公共善のための書評 Nussbaum, Philosophical Interventions

Philosophical Interventions: Reviews 1986-2011

Philosophical Interventions: Reviews 1986-2011

  • Martha Nussbaum, Philosophical Interventions: Book Reviews, 1986-2011 (Oxford: Oxford University Press, 2012).

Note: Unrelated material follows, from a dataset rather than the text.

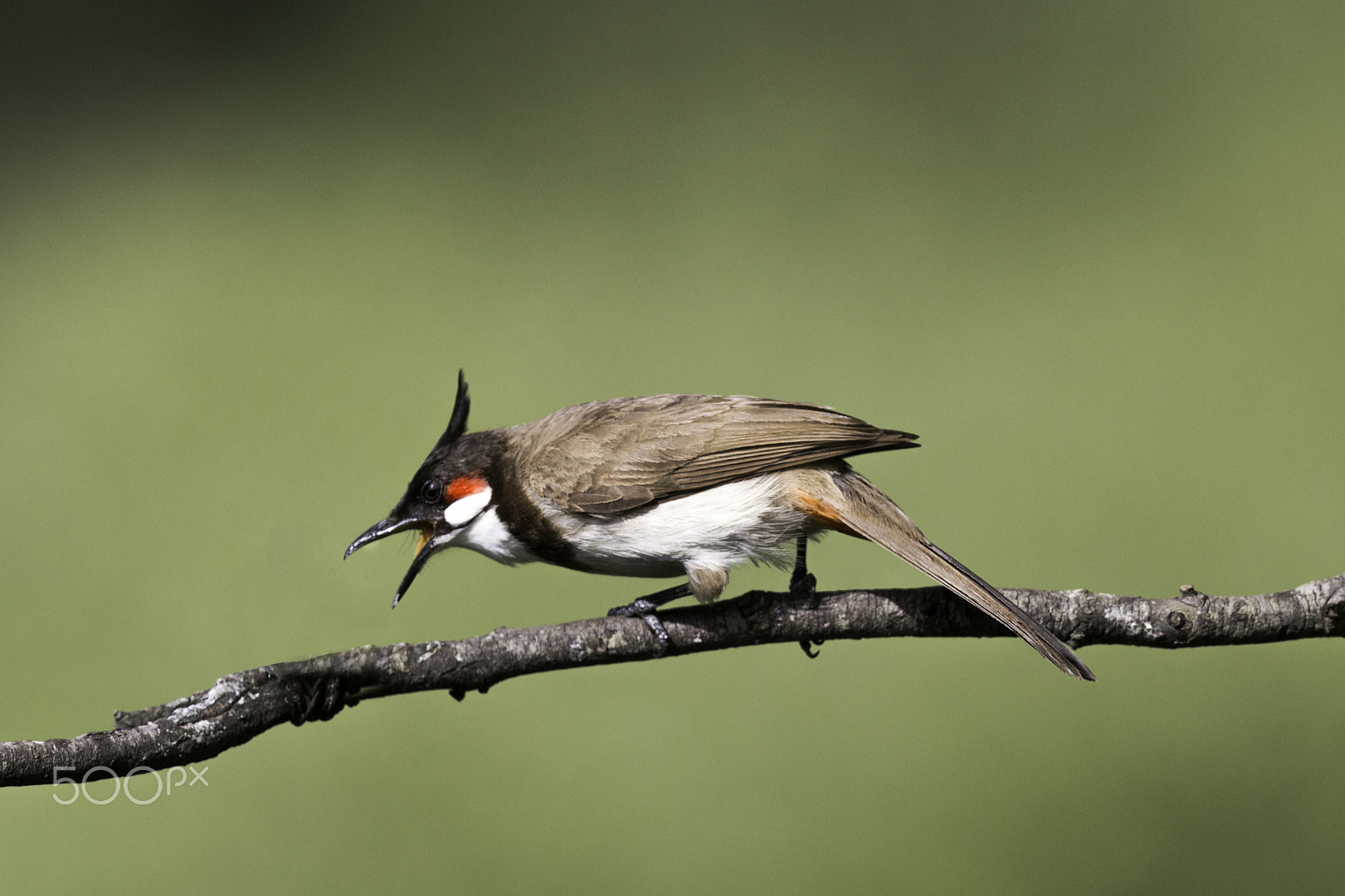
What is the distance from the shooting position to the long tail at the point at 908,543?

 表題のとおりヌスバウムが1986年から2011年のあいだに書いた書評を集めた論集である。といっても(古代)哲学研究の専門家向けに書かれたものははぶかれている(彼女の最初の書籍はアリストテレス『動物運動論』の注釈書である)。収録されているのは、より時事的な問題と関係し、一般の読者にうったえかけるような内容を含む書評である。序文に含まれるのは、彼女がそのような書評を書くようになったきっかけ、アメリカにおいて書評がはたす役割、あるべき書評の姿、そして本書に収められた書評の解説だ。アメリカでアカデミアの研究者が一般の人々と継続的に対話し、そこから現行の議論に介入することを可能にするメディアは書評しかないという診断は興味深い。だがそれよりも印象的なのは、彼女がこのような一般向けの書評を書くようになったきっかけだ(1ページ)。そのとき一般向けの雑誌に書評を書くことになっていたヌスバウムは、ジョン・ロールズにアドバイスをもとめた。そのような原稿の執筆に自分は時間を費やすべきだろうか。

彼は「ノー」と言うだろうと私は期待していた。書物と哲学の論文を書くことが重要なのだと。実際、そうやって彼は人生を過ごしてきたのだ。だが彼は私を驚かせた。パブリックな知識人(public intellectual)として話し、書く能力が自分にないことは承知している(そのとき彼が自分を常に苦しめていた吃音のことを考えていたのは間違いない。だがおそらくは緻密で難解な(dense)文章のスタイルのことも考えていただろう)。だがそのような能力をもつ者は、その能力を公共の善(public good)のために用いる義務がある。そう彼は言ったのだ。私はそれを決して忘れなかった…。

 こうしてヌスバウムのいくつもの著作とここに収録された書評が生まれた。ジュディス・バトラーを批判した有名な書評も収められている。だが私としてはむしろヌスバウムがこれは埋もれさせてはいかない、と思った書物の価値を提示する手つきからこそ学んでいきたい。